第一百八十三章 劍宗八百劍仙,劍宗八百劍冢。(2/2)
緊接著似乎是有一道聲音傳了出來,傳在了所有人的耳中。
古樸而厚重的聲音傳出來的那一刻,所有人下意識地便是看向了蒼穹,看向了蒼穹之上的那名雙手持劍放於身前的女子,劍柄輕握於手中,劍鋒朝地,凜冽的月光照映在了那把閃爍著森然劍芒的長劍之上。
有風吹過,吹起了那一襲銀海繡金的天尊道袍!
南皇的眸子眯著,看著投影在蒼穹之鏡上,劍娘脖頸間的那一根石質吊墜。
「何以為仙?何為劍仙?」
「」
下一刻!
只聽得鏗鏘劍鳴聲音迴蕩!
站立於高台之上的女子身後,伸出一隻胳臂,一柄長劍就這麼刺向蒼穹之上。
明晃晃地燈火映照在女子身上,她依舊是沒有任何動作,靜靜地站在高台之上。
鏗鏘——
第二柄劍再次出現在她的身後!
「嗯?難道劍宗換了新的花樣?」
所有人皆是怔怔地看著蒼穹,眸子中滿是疑惑之色。
議論聲停止了,這一片天地之上似乎只留下了蒼穹之上那一手持長劍的道尊。
「天下!」
古樸的聲音再一次迴蕩在天地之間,風聲,落雪聲,馬蹄嘶吼聲,鏗鏘拔劍出鞘聲!
「天下劍宗!」
這一聲傳了出來,一瞬間所有人的目光皆是被吸引住了,眸子中滿是驚愕的看著高台之上的那名女子。
鑰煙輕挑了一下眉頭,眸子眯著看著眼前的一切。
聞人平心也是屏住呼吸。
無華闕的一眾修士盯著蒼穹。
一息。
兩息。
三息。
在一片沉默中,天幕之上似乎出現了一道道耀眼的光芒,繼而,一柄又一柄的長劍浮現在蒼穹之上那名女子的身後。

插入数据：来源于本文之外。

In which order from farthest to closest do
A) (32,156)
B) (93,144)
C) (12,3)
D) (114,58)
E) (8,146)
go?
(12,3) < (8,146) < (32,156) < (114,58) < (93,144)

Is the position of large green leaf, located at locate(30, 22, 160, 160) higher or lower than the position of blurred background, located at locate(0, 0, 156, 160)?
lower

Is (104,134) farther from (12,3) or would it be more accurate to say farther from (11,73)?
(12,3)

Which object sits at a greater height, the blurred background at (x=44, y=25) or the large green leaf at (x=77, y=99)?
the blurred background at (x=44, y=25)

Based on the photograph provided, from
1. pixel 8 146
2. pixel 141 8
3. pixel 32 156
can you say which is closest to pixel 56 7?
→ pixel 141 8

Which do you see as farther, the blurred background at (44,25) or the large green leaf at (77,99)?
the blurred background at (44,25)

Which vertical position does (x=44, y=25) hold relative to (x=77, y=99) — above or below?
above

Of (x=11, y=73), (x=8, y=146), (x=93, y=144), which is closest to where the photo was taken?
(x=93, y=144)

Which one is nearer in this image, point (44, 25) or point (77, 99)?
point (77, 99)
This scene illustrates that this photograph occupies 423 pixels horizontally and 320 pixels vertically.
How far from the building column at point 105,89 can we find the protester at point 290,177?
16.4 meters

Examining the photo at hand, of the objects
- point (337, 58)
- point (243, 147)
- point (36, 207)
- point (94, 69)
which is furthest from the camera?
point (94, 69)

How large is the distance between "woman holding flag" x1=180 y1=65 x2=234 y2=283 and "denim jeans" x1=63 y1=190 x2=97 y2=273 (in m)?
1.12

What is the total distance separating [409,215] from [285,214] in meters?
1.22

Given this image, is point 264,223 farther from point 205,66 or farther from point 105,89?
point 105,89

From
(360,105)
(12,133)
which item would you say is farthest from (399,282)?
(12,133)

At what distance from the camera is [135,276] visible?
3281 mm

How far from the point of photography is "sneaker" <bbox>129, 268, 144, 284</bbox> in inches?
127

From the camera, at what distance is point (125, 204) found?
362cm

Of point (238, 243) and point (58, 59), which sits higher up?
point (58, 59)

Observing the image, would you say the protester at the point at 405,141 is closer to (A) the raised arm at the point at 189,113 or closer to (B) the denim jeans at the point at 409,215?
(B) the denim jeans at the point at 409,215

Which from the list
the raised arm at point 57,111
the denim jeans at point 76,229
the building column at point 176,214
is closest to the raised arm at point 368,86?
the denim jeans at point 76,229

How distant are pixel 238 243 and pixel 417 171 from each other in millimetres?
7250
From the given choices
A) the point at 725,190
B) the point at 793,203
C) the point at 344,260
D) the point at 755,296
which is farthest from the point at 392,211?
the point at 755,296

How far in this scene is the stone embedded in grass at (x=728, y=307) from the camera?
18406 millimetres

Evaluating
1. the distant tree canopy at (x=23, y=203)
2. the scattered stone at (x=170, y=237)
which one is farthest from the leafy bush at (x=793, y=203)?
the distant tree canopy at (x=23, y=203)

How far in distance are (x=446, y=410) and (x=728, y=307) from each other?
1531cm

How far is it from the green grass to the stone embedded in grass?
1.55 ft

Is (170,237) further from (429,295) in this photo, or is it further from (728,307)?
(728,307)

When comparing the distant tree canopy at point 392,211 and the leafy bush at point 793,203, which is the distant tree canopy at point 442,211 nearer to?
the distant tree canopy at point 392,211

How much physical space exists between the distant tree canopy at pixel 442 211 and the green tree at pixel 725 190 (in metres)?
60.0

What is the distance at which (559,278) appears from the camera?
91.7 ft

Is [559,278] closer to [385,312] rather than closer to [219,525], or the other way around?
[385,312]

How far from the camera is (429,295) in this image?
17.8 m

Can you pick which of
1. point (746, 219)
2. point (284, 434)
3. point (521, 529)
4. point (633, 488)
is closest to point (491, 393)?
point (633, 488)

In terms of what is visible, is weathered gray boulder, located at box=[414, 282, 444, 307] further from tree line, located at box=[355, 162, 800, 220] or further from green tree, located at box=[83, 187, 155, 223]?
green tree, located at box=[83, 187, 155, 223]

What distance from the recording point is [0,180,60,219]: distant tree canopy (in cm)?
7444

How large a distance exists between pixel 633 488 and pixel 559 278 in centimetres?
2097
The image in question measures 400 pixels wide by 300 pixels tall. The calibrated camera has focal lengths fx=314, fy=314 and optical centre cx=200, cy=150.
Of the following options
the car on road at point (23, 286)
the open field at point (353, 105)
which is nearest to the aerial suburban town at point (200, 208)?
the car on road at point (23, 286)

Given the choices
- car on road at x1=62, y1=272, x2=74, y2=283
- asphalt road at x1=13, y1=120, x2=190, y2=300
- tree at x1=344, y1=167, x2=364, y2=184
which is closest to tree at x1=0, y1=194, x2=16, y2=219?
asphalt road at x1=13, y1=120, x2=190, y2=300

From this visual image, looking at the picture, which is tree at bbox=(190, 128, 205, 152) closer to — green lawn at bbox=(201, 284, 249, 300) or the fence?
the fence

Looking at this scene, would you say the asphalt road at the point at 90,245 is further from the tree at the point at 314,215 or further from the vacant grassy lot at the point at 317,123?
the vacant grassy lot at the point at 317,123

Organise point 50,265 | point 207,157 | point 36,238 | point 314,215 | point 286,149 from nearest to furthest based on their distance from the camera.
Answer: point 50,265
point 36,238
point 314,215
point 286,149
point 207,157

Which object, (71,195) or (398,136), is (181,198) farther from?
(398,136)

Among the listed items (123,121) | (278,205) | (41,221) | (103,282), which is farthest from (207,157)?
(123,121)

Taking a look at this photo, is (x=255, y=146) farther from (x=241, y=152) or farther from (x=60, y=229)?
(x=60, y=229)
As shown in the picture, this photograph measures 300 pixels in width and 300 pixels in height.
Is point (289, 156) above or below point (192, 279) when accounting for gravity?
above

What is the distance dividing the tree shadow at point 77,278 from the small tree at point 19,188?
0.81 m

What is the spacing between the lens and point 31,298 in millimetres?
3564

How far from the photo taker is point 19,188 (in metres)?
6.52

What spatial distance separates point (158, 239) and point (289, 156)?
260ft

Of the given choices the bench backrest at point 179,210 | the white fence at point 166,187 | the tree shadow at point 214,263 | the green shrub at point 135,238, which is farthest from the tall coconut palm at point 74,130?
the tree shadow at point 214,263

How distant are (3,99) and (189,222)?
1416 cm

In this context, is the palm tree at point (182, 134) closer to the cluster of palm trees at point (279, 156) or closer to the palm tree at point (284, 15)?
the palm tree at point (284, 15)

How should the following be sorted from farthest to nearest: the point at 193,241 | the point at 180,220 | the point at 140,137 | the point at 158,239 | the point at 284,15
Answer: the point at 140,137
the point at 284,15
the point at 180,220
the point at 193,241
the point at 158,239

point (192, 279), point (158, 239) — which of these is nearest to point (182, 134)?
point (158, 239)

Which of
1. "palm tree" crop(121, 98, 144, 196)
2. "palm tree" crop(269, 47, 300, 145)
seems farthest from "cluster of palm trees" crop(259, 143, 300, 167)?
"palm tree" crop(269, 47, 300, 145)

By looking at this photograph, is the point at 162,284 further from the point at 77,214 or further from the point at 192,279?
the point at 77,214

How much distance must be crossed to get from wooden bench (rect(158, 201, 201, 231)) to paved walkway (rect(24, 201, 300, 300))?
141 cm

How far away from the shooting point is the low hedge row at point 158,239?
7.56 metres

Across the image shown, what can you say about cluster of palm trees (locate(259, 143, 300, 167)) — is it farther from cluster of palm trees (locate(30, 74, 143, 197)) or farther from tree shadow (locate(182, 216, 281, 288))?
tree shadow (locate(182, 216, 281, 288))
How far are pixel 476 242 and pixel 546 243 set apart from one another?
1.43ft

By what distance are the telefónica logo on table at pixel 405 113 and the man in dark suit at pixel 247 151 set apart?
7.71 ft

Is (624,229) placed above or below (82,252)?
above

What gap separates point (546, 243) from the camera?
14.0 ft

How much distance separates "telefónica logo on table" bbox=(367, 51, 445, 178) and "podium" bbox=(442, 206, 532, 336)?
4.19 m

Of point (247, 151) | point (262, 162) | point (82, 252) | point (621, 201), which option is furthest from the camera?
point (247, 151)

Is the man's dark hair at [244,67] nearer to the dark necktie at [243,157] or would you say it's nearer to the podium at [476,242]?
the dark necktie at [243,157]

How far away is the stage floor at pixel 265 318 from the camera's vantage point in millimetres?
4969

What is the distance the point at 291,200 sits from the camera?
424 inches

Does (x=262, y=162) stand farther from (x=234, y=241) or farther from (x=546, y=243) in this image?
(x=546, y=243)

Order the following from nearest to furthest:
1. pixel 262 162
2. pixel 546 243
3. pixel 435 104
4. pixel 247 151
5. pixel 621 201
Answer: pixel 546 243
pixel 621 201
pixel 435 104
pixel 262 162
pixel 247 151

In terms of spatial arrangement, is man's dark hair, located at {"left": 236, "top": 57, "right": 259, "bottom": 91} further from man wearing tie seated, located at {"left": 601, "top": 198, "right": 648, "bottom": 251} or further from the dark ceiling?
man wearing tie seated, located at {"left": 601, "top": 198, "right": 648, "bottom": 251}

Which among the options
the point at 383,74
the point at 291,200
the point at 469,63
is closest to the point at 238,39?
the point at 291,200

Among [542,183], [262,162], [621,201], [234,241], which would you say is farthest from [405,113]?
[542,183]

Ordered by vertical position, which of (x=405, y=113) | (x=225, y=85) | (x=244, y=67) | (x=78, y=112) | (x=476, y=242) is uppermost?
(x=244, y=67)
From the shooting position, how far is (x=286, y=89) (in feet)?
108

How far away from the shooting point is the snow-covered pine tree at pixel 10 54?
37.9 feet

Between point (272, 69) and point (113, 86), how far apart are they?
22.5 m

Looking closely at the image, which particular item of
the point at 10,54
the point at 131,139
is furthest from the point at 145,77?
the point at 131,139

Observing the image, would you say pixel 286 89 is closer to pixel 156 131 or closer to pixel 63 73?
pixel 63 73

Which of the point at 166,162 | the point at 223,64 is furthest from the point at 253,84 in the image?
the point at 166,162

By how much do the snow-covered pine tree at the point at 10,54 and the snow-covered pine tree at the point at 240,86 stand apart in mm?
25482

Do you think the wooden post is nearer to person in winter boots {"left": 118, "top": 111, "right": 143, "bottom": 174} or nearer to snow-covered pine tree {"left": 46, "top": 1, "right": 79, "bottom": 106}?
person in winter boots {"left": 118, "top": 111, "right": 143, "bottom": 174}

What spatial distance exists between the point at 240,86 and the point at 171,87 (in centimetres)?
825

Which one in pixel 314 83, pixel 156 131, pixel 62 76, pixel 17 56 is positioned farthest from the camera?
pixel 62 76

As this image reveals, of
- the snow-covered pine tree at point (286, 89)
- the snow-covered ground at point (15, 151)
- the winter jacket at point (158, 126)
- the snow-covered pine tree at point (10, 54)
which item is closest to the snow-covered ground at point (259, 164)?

每一柄劍下皆是連著一隻手臂,一道接著一道,密密麻麻,綿延天際,站於最前端的女子宛若一道尊!
配合著每一柄劍的出現,能聽得見沉重的述說!
「承影。」
鏗——
「太阿。」
鏗——
「湛盧。」
「純鈞。」
「龍淵。」
「卻邪。」
「」
每一柄劍皆是在月光之下熠熠生輝,綻放著森然的光芒,色澤交織輝映!
台下所有人皆是表情凝重的看著這一切,眸子中滿是疑惑,一眾宗門的老一輩長老聽著蒼穹之上迴蕩的聲音,眸子卻滿是凝重之色,喉嚨中似乎有些沙啞之意,緩緩地開口道:
「那是劍宗之劍。」
「確切的說是埋葬在劍宗劍冢之劍。」
劍冢?
劍宗的一眾弟子眸子中卻是瞬間映出了無限的狂熱之意,背後有冷汗溢出,聽著那一柄柄劍名,眼角處隱隱約約有淚痕划過。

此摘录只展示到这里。